Campus Community Profile: Chris Purcell, Ed.D.
Interim Dean of Students, Chris Purcell Ed.D., discovered his passion for leadership during his first job as a Cub Scout camp counselor at the age of 14.
“It was the beginning of me learning the science, magic, frustration, and joy of leading groups of people. At that time it was 8 to 12-year-old Cub Scouts and now it’s students. I’ve had some folks who can still tell that I was a camp counselor and I definitely still bring those elements with me. There has always been this thread of learning how to get people to work towards a common goal, and that has been something I’ve done no matter what job I’ve had.”
After his illustrious career of camp counseling, he went on to study at Western New England University, a small university where he originally studied Government with the intention to become a lawyer.
“My favorite movie was ‘A Few Good Men,’ which is about being a lawyer, so that was always the dream. However, I found myself feeling lonely and struggling with my sexuality and I ended up really finding myself in student involvement and began talking to people in that role and looking into doing that work in the future.” Originally, he planned on his career in student engagement to be fun and surface-level, but this idea quickly shifted as he pursued a master’s degree in Higher Education and Student Affairs Administration at the University of Vermont. While there, Purcell interned at the LBGTQA Services center at the university where his focus “quickly came to be about equity and inclusion.”

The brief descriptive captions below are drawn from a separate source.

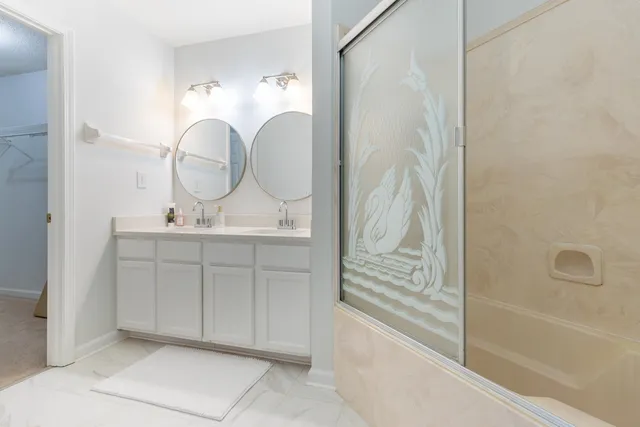 a bathroom with a double vanity sink mirror and bathtub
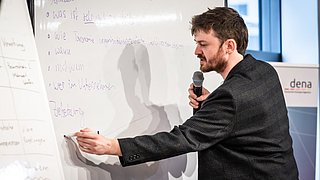 Ein Mann schreibt auf ein Whiteboard und spricht in ein Mikrofon.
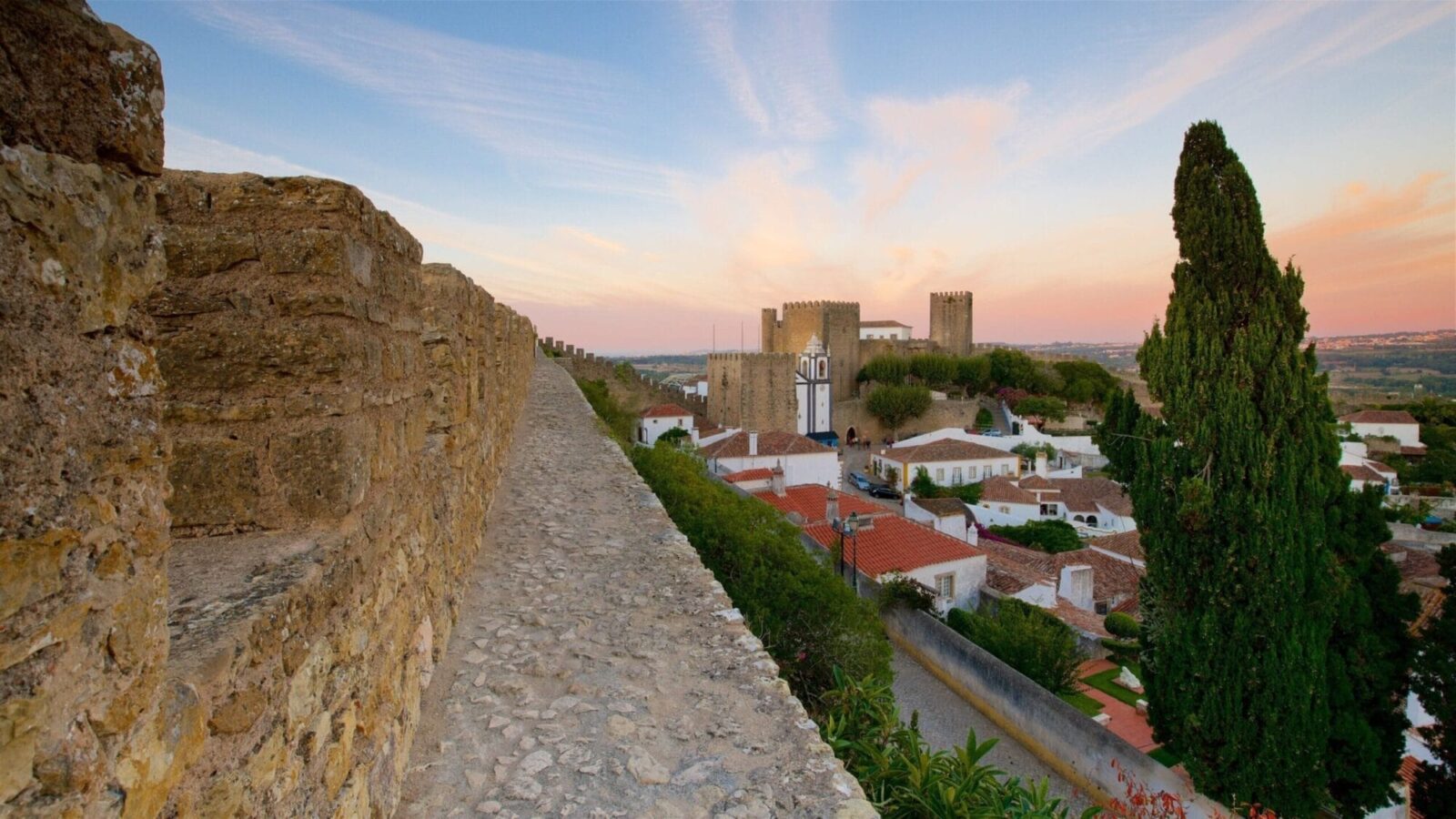 Óbidos medieval castle walls at sunset, Portugal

From there, he went on to work at Duke University and Berklee College of Music in various student engagement roles but found that he was missing doing equity work specifically. So, he packed up his bags and moved from the East Coast to Tennessee to pursue his Doctor of Education in Education Leadership and Policy at Vanderbilt University where he got back into equity work.

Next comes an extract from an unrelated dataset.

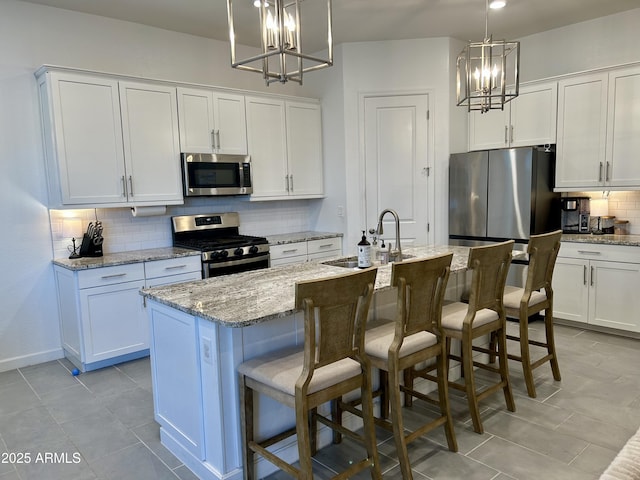 kitchen featuring stainless steel appliances, a center island with sink, and white cabinets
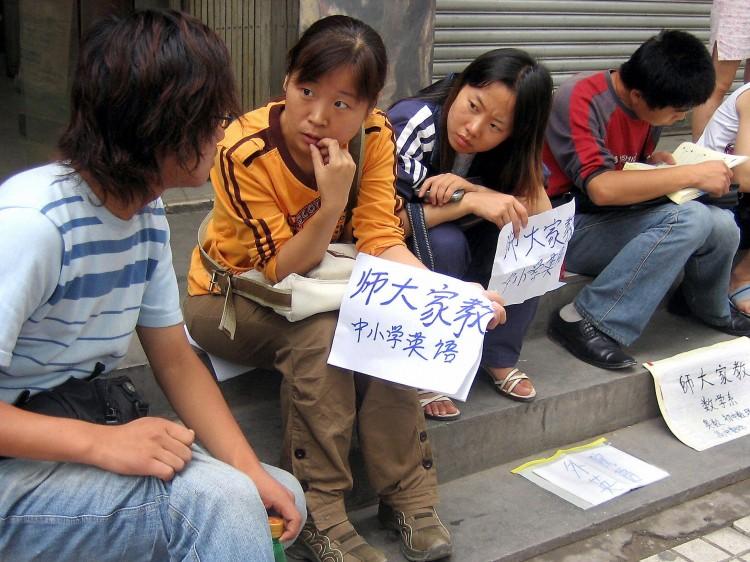College students and graduates sit by a sidewalk offering their tutoring services, in Xi'an, central China's Shaanxi Province, in this undated photo. Millions of college graduates in China are finding themselves with no jobs waiting, or end up performing work for which they are overqualified. (STR/AFP/Getty Images)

“While there, I served as the Director of LGBTQIA Life, a dean of LGBTQIA+ students of sorts, where I did policy advocacy work that included getting trans-inclusive healthcare for employees, getting pronouns on class rosters, and helping students navigate gender and sexuality issues in general.”
While Dean Purcell loved his time spent at Vanderbilt, he found himself wanting to return to the kind of small community that he found as an undergraduate student. “Coming from a small college where everyone knew who I was and where I truly valued those relationships, Chatham just made sense. It’s been a cool transition.”
Although he is not looking forward to another winter in Pittsburgh after moving here in the midst of a snowstorm last January— “I keep moving to the south to escape snow then moving back up north,”— he feels that he has made the right choice.
“My favorite part of being back on a small campus is the students. It sounds cliché, but students here are so different from one another. They’re really inquisitive, passionate, and appreciative; they each have some deeply-held issues or commitments that they care about and they all exist in so many worlds. It’s a unique dynamic of the Chatham students that I really appreciate.”
In his new role, Purcell hopes to question practices to better serve students and his staff. “I am a perpetual question-asker of my staff but the questions I ask them are rarely new and exciting, it’s more of is what we’re doing for what’s best for our students, did we create these programs centering student need or administration ease, does it maintain our commitment to equity, did we communicate with the student body so they can understand what we’re doing at student affairs? Things like that.” He is particularly interested in listening and collaborating with students to better serve them implementing projects such as updating the orientation schedule and implementing modules into the Strategies for Success class for first-year students surrounding identity and equity after receiving feedback that these changes were needed.
Outside of work, he is finding time to explore Pittsburgh neighborhoods, watch football and basketball, attend local drag shows, walk his adorable beagle, Otis, and participate in Stonewall Kickball, an LBTQ-friendly kickball league where he honors his Cub Scout leadership roots by serving as a team captain.
When asked if there was anything he would like to say to the Chatham community, he responded jovially. “I’m really excited to develop new relationships. I am very open to folks who want to talk and chat about what we can do together to make Chatham an equitable and engaging environment. I’m open to talk over coffee or lunch, get in touch any time.”